* Start TASK INPUT *
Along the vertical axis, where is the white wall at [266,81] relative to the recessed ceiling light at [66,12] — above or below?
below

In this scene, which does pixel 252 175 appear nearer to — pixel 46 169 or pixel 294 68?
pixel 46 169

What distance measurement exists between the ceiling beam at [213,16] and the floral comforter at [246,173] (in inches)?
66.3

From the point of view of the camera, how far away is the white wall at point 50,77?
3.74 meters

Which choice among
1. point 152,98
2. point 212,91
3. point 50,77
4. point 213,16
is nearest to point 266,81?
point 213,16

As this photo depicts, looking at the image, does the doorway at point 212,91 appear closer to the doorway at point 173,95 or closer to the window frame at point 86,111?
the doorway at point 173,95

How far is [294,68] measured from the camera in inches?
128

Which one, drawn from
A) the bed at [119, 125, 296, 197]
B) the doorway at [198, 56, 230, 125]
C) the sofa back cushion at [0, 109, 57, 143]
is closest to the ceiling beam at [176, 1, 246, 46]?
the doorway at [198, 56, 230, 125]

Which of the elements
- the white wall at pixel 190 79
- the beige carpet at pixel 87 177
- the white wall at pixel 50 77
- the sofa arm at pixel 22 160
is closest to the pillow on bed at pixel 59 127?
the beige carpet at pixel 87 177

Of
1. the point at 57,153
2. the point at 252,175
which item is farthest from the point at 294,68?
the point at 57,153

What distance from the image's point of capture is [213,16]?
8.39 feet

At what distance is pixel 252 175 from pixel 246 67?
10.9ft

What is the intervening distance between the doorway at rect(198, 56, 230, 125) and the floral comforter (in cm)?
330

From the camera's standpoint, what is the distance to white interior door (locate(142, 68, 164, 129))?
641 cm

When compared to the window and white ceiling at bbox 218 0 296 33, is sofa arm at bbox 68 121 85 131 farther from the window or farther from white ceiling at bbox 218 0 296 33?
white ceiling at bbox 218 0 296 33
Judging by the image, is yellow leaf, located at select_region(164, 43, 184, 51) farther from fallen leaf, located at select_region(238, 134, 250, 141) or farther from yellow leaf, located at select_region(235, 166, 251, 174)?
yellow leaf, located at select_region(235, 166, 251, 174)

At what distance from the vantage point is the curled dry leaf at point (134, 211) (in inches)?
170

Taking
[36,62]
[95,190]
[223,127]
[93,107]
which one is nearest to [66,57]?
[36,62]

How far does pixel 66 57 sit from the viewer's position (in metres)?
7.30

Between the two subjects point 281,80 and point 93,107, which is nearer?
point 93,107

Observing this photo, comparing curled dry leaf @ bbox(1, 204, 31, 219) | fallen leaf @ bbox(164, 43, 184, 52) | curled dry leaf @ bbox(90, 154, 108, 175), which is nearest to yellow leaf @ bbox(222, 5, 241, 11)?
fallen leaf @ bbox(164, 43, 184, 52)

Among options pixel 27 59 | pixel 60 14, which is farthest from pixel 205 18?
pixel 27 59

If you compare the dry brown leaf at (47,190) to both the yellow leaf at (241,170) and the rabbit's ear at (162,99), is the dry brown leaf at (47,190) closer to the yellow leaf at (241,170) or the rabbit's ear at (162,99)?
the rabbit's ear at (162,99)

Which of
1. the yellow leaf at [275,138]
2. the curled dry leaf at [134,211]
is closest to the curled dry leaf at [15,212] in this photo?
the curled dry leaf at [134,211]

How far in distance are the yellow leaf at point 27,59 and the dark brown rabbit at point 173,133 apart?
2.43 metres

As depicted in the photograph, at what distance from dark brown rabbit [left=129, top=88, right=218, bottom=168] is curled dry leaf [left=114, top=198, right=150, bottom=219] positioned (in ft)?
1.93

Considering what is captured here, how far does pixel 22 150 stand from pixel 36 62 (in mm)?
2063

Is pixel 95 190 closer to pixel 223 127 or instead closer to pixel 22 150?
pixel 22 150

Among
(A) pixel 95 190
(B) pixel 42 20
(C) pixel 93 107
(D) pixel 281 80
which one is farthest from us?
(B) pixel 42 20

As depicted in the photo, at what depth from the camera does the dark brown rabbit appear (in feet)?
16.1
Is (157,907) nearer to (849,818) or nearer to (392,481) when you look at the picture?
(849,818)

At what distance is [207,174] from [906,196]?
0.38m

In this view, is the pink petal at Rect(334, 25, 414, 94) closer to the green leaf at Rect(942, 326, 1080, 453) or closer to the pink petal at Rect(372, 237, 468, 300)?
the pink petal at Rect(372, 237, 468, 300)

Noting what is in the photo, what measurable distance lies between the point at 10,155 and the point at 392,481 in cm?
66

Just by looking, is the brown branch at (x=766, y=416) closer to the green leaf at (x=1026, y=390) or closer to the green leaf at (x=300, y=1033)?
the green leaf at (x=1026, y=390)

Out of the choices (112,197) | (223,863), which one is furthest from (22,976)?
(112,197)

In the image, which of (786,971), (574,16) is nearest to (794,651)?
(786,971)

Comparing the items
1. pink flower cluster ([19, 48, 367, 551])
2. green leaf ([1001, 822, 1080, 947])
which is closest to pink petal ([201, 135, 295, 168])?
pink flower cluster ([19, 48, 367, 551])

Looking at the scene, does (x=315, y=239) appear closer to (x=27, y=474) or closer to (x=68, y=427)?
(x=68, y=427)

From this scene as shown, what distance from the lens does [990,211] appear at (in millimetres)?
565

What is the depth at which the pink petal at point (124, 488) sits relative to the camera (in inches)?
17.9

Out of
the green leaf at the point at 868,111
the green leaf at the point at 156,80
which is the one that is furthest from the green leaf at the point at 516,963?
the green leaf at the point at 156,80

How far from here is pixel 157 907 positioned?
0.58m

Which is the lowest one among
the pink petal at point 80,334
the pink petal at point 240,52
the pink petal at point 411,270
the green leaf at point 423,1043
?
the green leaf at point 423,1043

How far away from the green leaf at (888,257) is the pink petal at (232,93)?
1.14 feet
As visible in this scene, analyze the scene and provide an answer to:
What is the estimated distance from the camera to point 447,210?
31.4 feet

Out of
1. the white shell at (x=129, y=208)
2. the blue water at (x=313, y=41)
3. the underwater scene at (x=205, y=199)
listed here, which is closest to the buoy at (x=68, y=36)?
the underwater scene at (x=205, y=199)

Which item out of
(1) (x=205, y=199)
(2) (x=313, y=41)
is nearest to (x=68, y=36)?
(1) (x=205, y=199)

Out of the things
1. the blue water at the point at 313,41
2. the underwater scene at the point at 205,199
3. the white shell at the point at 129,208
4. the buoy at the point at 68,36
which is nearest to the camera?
* End TASK INPUT *
● **YOUR GOAL**: Transcribe every entry exactly, omitting nothing.

● **ANSWER BELOW**:
Along the vertical axis, where is the white wall at [266,81] relative to the recessed ceiling light at [66,12] — above or below?
below

In this scene, which does pixel 252 175 appear nearer to — pixel 46 169 or pixel 294 68?
pixel 46 169

What distance measurement exists between the ceiling beam at [213,16] and the floral comforter at [246,173] (in inches)?
66.3

From the point of view of the camera, how far away is the white wall at point 50,77?
3.74 meters

Which choice among
1. point 152,98
2. point 212,91
3. point 50,77
4. point 213,16
is nearest to point 266,81?
point 213,16

As this photo depicts, looking at the image, does the doorway at point 212,91 appear closer to the doorway at point 173,95 or closer to the window frame at point 86,111?
the doorway at point 173,95

How far is [294,68] measured from the camera in inches?
128

Which one, drawn from
A) the bed at [119, 125, 296, 197]
B) the doorway at [198, 56, 230, 125]
C) the sofa back cushion at [0, 109, 57, 143]
is closest to the ceiling beam at [176, 1, 246, 46]?
the doorway at [198, 56, 230, 125]

Which of the elements
- the white wall at pixel 190 79
- the beige carpet at pixel 87 177
- the white wall at pixel 50 77
- the sofa arm at pixel 22 160
is closest to the pillow on bed at pixel 59 127?
the beige carpet at pixel 87 177

Of
1. the point at 57,153
2. the point at 252,175
which item is farthest from the point at 294,68?
the point at 57,153

What distance from the image's point of capture is [213,16]?
8.39 feet

At what distance is pixel 252 175 from pixel 246 67?
10.9ft

What is the intervening distance between the doorway at rect(198, 56, 230, 125) and the floral comforter (in cm)?
330

From the camera's standpoint, what is the distance to white interior door (locate(142, 68, 164, 129))?
641 cm

When compared to the window and white ceiling at bbox 218 0 296 33, is sofa arm at bbox 68 121 85 131 farther from the window or farther from white ceiling at bbox 218 0 296 33?
white ceiling at bbox 218 0 296 33
Judging by the image, is yellow leaf, located at select_region(164, 43, 184, 51) farther from fallen leaf, located at select_region(238, 134, 250, 141) or farther from yellow leaf, located at select_region(235, 166, 251, 174)?
yellow leaf, located at select_region(235, 166, 251, 174)

At what distance from the vantage point is the curled dry leaf at point (134, 211) (in inches)?
170

Taking
[36,62]
[95,190]
[223,127]
[93,107]
which one is nearest to [66,57]?
[36,62]

How far does pixel 66 57 sit from the viewer's position (in metres)?
7.30

Between the two subjects point 281,80 and point 93,107, which is nearer?
point 93,107

Observing this photo, comparing curled dry leaf @ bbox(1, 204, 31, 219) | fallen leaf @ bbox(164, 43, 184, 52) | curled dry leaf @ bbox(90, 154, 108, 175), which is nearest to yellow leaf @ bbox(222, 5, 241, 11)?
fallen leaf @ bbox(164, 43, 184, 52)

Among options pixel 27 59 | pixel 60 14, which is farthest from pixel 205 18?
pixel 27 59

If you compare the dry brown leaf at (47,190) to both the yellow leaf at (241,170) and the rabbit's ear at (162,99), is the dry brown leaf at (47,190) closer to the yellow leaf at (241,170) or the rabbit's ear at (162,99)?
the rabbit's ear at (162,99)

Which of
1. the yellow leaf at [275,138]
2. the curled dry leaf at [134,211]
is closest to the curled dry leaf at [15,212] in this photo?
the curled dry leaf at [134,211]

How far in distance are the yellow leaf at point 27,59 and the dark brown rabbit at point 173,133 apart?
2.43 metres

As depicted in the photograph, at what distance from dark brown rabbit [left=129, top=88, right=218, bottom=168] is curled dry leaf [left=114, top=198, right=150, bottom=219] positioned (in ft)?
1.93

Considering what is captured here, how far does pixel 22 150 stand from pixel 36 62 (in mm)?
2063

Is pixel 95 190 closer to pixel 223 127 or instead closer to pixel 22 150?
pixel 22 150

Among
(A) pixel 95 190
(B) pixel 42 20
(C) pixel 93 107
(D) pixel 281 80
which one is farthest from us?
(B) pixel 42 20

As depicted in the photo, at what depth from the camera does the dark brown rabbit appear (in feet)?
16.1
Is (157,907) nearer to (849,818) or nearer to (392,481) when you look at the picture?
(849,818)

At what distance is [207,174] from [906,196]?
0.38m

In this view, is the pink petal at Rect(334, 25, 414, 94) closer to the green leaf at Rect(942, 326, 1080, 453) or closer to the pink petal at Rect(372, 237, 468, 300)?
the pink petal at Rect(372, 237, 468, 300)

Noting what is in the photo, what measurable distance lies between the point at 10,155 and the point at 392,481 in cm?
66

Just by looking, is the brown branch at (x=766, y=416) closer to the green leaf at (x=1026, y=390) or closer to the green leaf at (x=300, y=1033)?
the green leaf at (x=1026, y=390)

Out of the choices (112,197) | (223,863), which one is furthest from (22,976)?
(112,197)

In the image, which of (786,971), (574,16) is nearest to (794,651)?
(786,971)

Comparing the items
1. pink flower cluster ([19, 48, 367, 551])
2. green leaf ([1001, 822, 1080, 947])
which is closest to pink petal ([201, 135, 295, 168])?
pink flower cluster ([19, 48, 367, 551])

Looking at the scene, does (x=315, y=239) appear closer to (x=27, y=474) or closer to (x=68, y=427)?
(x=68, y=427)

From this scene as shown, what distance from the lens does [990,211] appear at (in millimetres)?
565

What is the depth at which the pink petal at point (124, 488) sits relative to the camera (in inches)?
17.9

Out of
the green leaf at the point at 868,111
the green leaf at the point at 156,80
which is the one that is furthest from the green leaf at the point at 516,963?
the green leaf at the point at 156,80

How far from here is pixel 157 907 positioned?
0.58m

Which is the lowest one among
the pink petal at point 80,334
the pink petal at point 240,52
the pink petal at point 411,270
the green leaf at point 423,1043
?
the green leaf at point 423,1043

How far away from the green leaf at (888,257) is the pink petal at (232,93)?
1.14 feet
As visible in this scene, analyze the scene and provide an answer to:
What is the estimated distance from the camera to point 447,210?
31.4 feet

Out of
1. the white shell at (x=129, y=208)
2. the blue water at (x=313, y=41)
3. the underwater scene at (x=205, y=199)
listed here, which is closest to the buoy at (x=68, y=36)?
the underwater scene at (x=205, y=199)

Which item out of
(1) (x=205, y=199)
(2) (x=313, y=41)
is nearest to (x=68, y=36)?
(1) (x=205, y=199)

Out of the things
1. the blue water at the point at 313,41
2. the underwater scene at the point at 205,199
3. the white shell at the point at 129,208
4. the buoy at the point at 68,36
which is nearest to the camera?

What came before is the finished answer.